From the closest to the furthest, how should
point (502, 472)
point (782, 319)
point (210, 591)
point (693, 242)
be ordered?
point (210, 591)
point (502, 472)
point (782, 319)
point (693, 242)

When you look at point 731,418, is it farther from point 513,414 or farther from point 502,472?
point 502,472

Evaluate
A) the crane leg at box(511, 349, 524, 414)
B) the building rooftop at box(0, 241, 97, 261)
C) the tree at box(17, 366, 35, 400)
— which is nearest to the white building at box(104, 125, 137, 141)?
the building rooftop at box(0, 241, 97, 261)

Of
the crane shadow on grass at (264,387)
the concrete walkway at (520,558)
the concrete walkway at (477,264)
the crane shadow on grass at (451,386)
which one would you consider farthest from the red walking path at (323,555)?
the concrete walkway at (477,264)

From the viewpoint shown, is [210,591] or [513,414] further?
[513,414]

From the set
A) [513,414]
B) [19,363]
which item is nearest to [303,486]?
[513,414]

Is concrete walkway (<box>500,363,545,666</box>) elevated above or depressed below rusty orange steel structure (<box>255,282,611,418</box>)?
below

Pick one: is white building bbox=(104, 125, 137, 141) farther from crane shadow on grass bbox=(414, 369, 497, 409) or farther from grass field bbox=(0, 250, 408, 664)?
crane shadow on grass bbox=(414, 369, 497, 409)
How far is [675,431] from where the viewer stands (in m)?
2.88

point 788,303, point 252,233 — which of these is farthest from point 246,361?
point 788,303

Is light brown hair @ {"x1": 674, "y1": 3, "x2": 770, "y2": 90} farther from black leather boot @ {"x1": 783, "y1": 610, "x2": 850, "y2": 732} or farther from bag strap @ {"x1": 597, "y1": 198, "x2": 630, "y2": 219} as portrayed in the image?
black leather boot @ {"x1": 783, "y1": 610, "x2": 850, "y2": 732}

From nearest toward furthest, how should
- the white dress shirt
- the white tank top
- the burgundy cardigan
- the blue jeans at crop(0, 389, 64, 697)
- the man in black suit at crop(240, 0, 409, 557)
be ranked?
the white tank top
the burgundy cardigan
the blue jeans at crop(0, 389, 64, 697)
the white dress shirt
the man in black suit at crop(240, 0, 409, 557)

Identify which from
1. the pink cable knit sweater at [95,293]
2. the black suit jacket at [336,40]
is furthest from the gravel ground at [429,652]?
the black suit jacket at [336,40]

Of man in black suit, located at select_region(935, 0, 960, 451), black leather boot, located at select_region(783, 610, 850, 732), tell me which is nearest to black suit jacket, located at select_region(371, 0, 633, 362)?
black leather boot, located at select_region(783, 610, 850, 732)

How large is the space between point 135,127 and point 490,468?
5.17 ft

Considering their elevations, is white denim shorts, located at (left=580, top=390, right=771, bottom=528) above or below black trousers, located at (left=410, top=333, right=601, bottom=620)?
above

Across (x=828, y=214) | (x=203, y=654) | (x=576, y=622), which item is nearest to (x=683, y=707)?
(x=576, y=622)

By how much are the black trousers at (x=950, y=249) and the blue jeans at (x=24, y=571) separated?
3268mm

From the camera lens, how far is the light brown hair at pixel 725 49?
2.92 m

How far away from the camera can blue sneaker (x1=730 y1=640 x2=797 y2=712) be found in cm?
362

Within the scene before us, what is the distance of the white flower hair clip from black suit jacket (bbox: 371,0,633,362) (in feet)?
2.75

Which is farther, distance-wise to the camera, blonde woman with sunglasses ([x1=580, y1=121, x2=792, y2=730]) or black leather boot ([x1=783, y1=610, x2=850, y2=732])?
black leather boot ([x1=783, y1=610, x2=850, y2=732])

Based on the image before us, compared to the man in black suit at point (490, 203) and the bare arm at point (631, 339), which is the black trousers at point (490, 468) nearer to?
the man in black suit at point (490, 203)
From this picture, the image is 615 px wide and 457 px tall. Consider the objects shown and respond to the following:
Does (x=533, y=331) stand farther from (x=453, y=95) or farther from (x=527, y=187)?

### TASK DETAILS
Switch "black trousers" to "dark trousers" everywhere from the line containing "How large is" down to the end of the rows. Give only those lines back, with nothing else changed.

### ANSWER FOR THIS EXERCISE
How large is the space between point 135,127 and point 490,468?
5.17 ft

Considering their elevations, is white denim shorts, located at (left=580, top=390, right=771, bottom=528) above or below dark trousers, located at (left=410, top=333, right=601, bottom=620)?
above

Across (x=828, y=214) | (x=203, y=654) | (x=576, y=622), which item is nearest to (x=683, y=707)?
(x=576, y=622)

By how much are the dark trousers at (x=950, y=249) and the blue jeans at (x=24, y=571) separated?
3268mm

From the camera lens, how far is the light brown hair at pixel 725 49?
2.92 m

How far away from the camera can blue sneaker (x1=730 y1=640 x2=797 y2=712) be found in cm?
362

Within the scene before us, what is the distance of the white flower hair clip from black suit jacket (bbox: 371,0,633,362) (in feet)?
2.75

Which is farther, distance-wise to the camera, blonde woman with sunglasses ([x1=580, y1=121, x2=792, y2=730]) or black leather boot ([x1=783, y1=610, x2=850, y2=732])?
black leather boot ([x1=783, y1=610, x2=850, y2=732])

Based on the image before us, compared to the man in black suit at point (490, 203) and the bare arm at point (631, 339), which is the dark trousers at point (490, 468) nearer to?
the man in black suit at point (490, 203)
From this picture, the image is 615 px wide and 457 px tall. Consider the objects shown and respond to the following:
Does (x=533, y=331) stand farther from (x=453, y=95) or farther from (x=527, y=187)?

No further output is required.